Most of the board games I play with my crew are fairly recent, but on the weekend we dove into our pile of shame and played our first round of Battlestar Galactica. It either went very badly or very well, depending on how much hate and mistrust you like in your board games.
First released in 2008, it’s a game where players assume the role of one of the main characters in the show, then work together to overcome a constant stream of crisis and challenges, some of them direct (like Cylon ships attacking the Galactica), others internal (like a water shortage).
These problems are usually pretty easy to overcome. External threats can be dealt with by engaging with Vipers or firing from the Galactica, and they’re resolved with some dice rolling. The other challenges, which arise from drawing “crisis cards”, are handled by players getting together and spending various cards in their hand to meet a points total.
See, easy?
Oh, except at least one of you is usually a Cylon. And is working in secret to undermine everything you do.
For the human players, every crisis is a choice between spending enough of your cards as a team to pass the test’s criteria and keeping hold of the cards for future use. You need to pass these tests, because failing them will deplete your supplies of fuel, food, water and people, but you need the cards to perform actions like repairing sections of the Galactica if they’re damaged.
It’s a delicate balance. One that’s continually thrown off by the Cylons. Crisis cards are played as a team, and they’re played face down, before being shuffled and resolved. So while human players are trying to save everyone’s life, Cylon players—protected by their anonymity and the shuffling—are probably playing the wrong kind of card, either burning ones necessary for Galactica actions or ones that will stop everyone else from passing a crisis test.
For the video game players in the house, imagine FTL, only if one of your crew was a Cylon. That’s pretty much this game.
It does exactly what it was setting out to do: replicate the personal tensions present in the TV show, where a desperate band of survivors not only have to worry about everything going wrong around them, but about the people closest to them potentially working for the enemy and having a hand in those disasters.
In the show, this leads to a lot of punching, shouting, explosions and sex. In our game, it led to lots of furtive glances at people’s faces during crucial moments, lots of “are you a Cylon no come on really are you” questions and some dangerously false accusations. Similar, then, just on a smaller scale.
Our game began well. We shot up some Raiders, made a few jumps, passed a few crisis tests. It all seemed easy. Then the Cylon agent went to work. We failed some seemingly simple crisis tests, and suddenly things were going very badly. An explosion in the hangar bay meant we couldn’t scramble Vipers. President Roslin was accused of being a Cylon, locked in the brig and stripped of her title.
Only she was innocent. Turns out that player was just not very good at the game, and our attention should have been focused on Admiral Bill Adama himself, who had quietly been working against us and now—through a combination of bad jumps and dwindling supplies—had Galactica on the ropes.

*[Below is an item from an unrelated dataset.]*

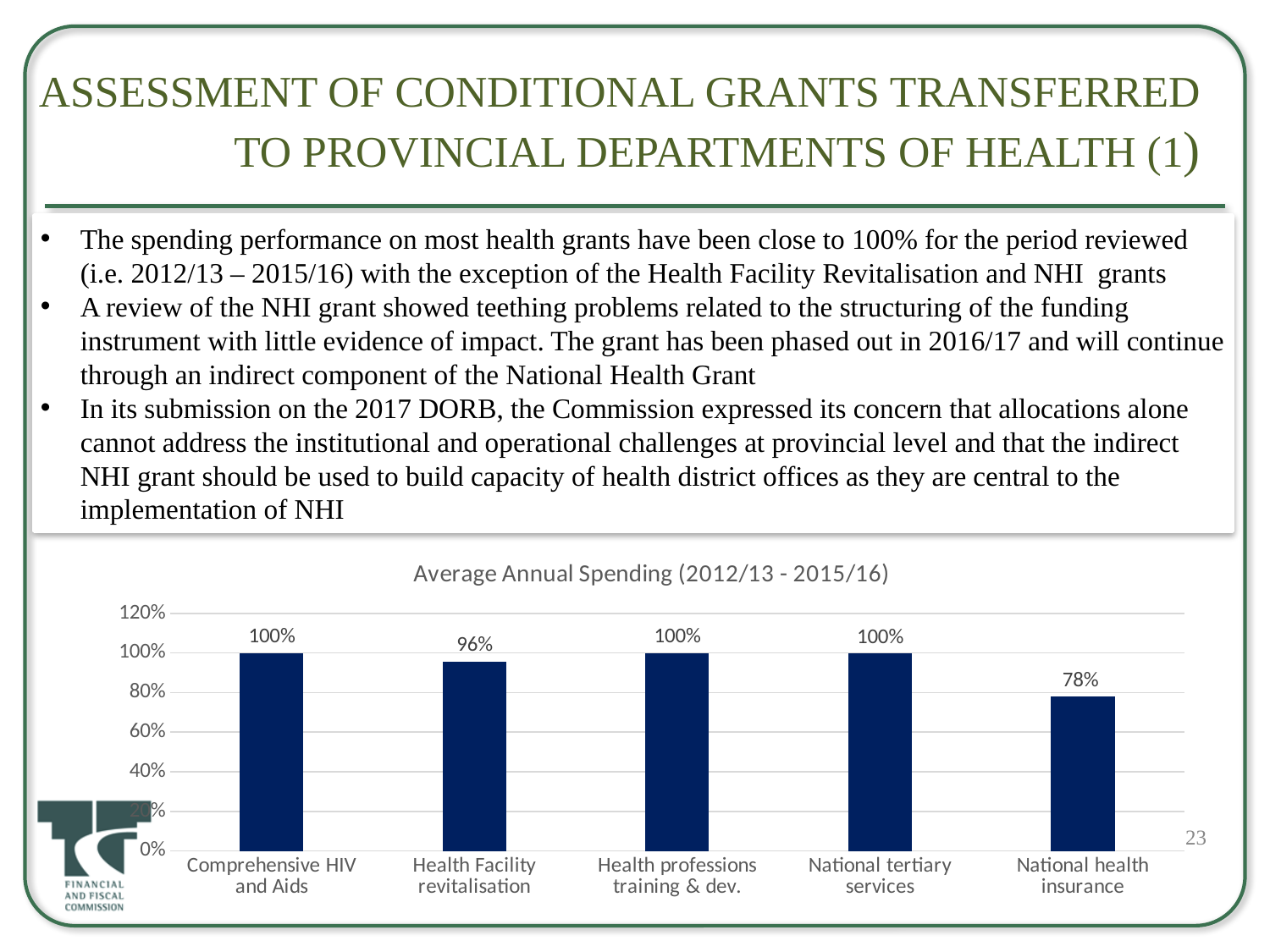
What is the average annual spending value for Health Facility revitalisation? 96% Which is larger, the value for Health professions training & dev. or the value for National health insurance? Health professions training & dev. What is the title of the chart? Average Annual Spending (2012/13 - 2015/16) What kind of chart is shown on the slide? Bar chart What is the average annual spending value for National health insurance? 78% What is the difference between the values for National tertiary services and Health Facility revitalisation? 4% What is the difference between the values for Health Facility revitalisation and National health insurance? 18% How many categories are shown in the chart? 5 Which category has the lowest average annual spending? National health insurance How many categories have a value of 100%? 3 Is the value for National health insurance greater or less than 80%? less What is the average annual spending value for Comprehensive HIV and Aids? 100%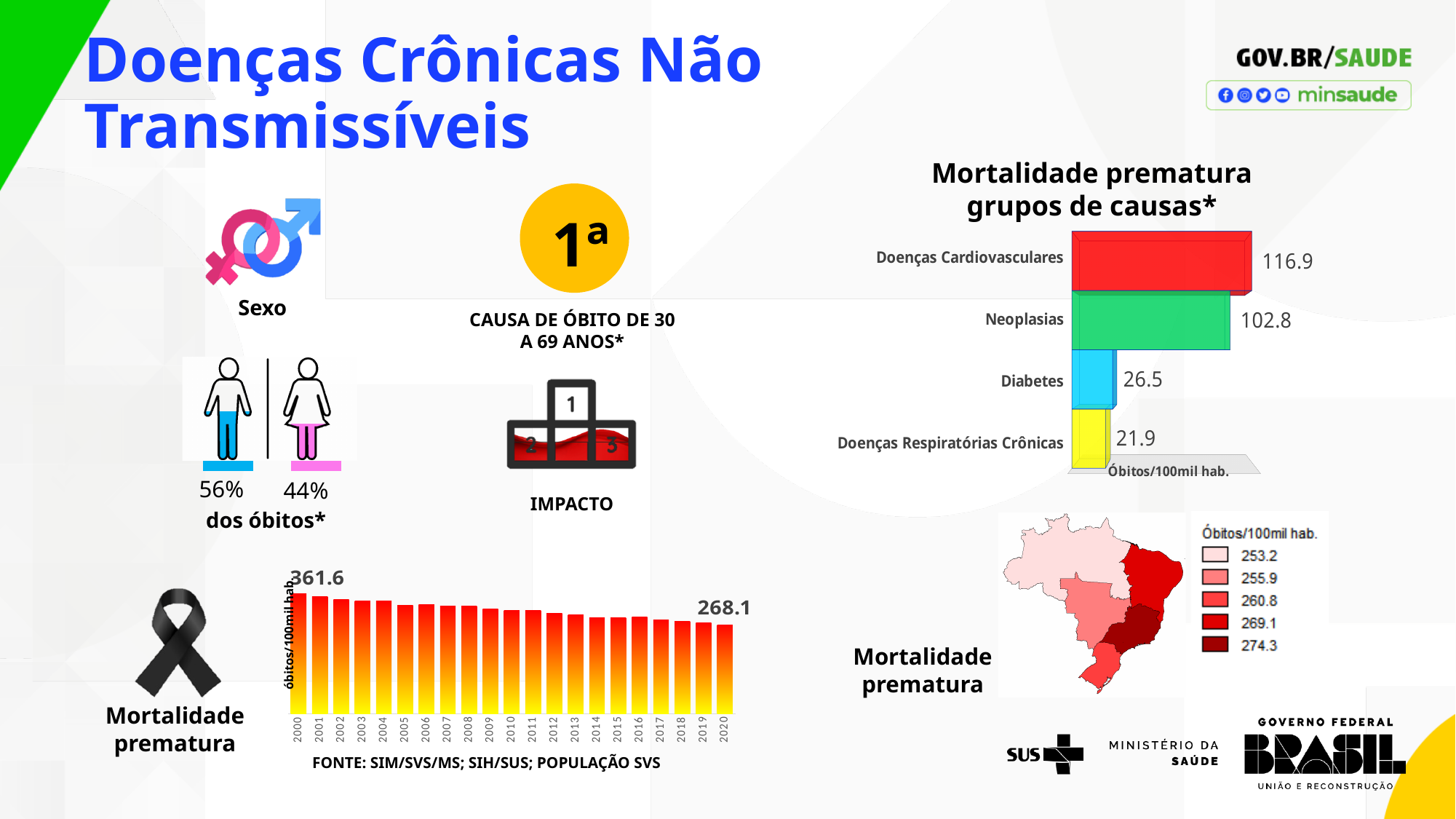
In the bottom-centre 'Mortalidade prematura' chart by year, what is the value for 2020? 268.1 In the 'Mortalidade prematura grupos de causas*' chart, what is the difference between Doenças Cardiovasculares and Neoplasias? 14.1 In the 'Mortalidade prematura grupos de causas*' chart, what is the value for Diabetes? 26.5 In the 'Mortalidade prematura grupos de causas*' chart, what is the value for Neoplasias? 102.8 In the bottom-centre 'Mortalidade prematura' chart by year, how many years are plotted? 21 What kind of chart is the 'Mortalidade prematura grupos de causas*' chart? Bar chart In the 'Mortalidade prematura grupos de causas*' chart, which cause group has the highest value? Doenças Cardiovasculares In the 'Mortalidade prematura grupos de causas*' chart, which cause group has the lowest value? Doenças Respiratórias Crônicas In the 'Mortalidade prematura grupos de causas*' chart, what is the value for Doenças Cardiovasculares? 116.9 In the 'Mortalidade prematura grupos de causas*' chart, how many cause groups are shown? 4 In the bottom-centre 'Mortalidade prematura' chart by year, do the values rise or fall from 2000 to 2020? Fall In the bottom-centre 'Mortalidade prematura' chart by year, what is the value for 2000? 361.6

So we locked him up, made Starbuck Admiral, realised that halfway through the game a second Cylon sleeper agent had woken up to maintain the pressure, ran out of food then watched the Galactica explode. Welp.
It was an exhilarating, hateful experience. The former because it’s genuinely exciting playing like this, every turn a gambit, never knowing who is actually on your side and who is not. The latter because once the Cylons start fucking up your game, you start to get angry.
I’ve played plenty of games where player allegiances are hidden like this. Bang! being maybe the most common. But that’s a fun little casual thing. This is a relatively lengthy campaign-like experience (we clocked in at over three hours), and the more it drags on, and the more you suffer at the hands of someone you used to call a “friend”, the more you sympathise with everyone on the TV show who wanted to put a bullet in every Cylon they came across.
Like I said, the game’s not new, but was updated through to 2014 with expansions adding more ships that you can hop between to complete missions (the main game only has Galactica and Colonial One, but later expansions add ships like the Pegasus and Demetrius) and more characters you can choose from.
I don’t know if it’s something that’ll become a permanent part of our board game roster, but I certainly had fun with it, and will definitely reach for it in the future whenever I think my friends have become too friendly, and need somebody shouting at them across the room (probably inaccurately) that they’re a tincan piece of traitorous shit.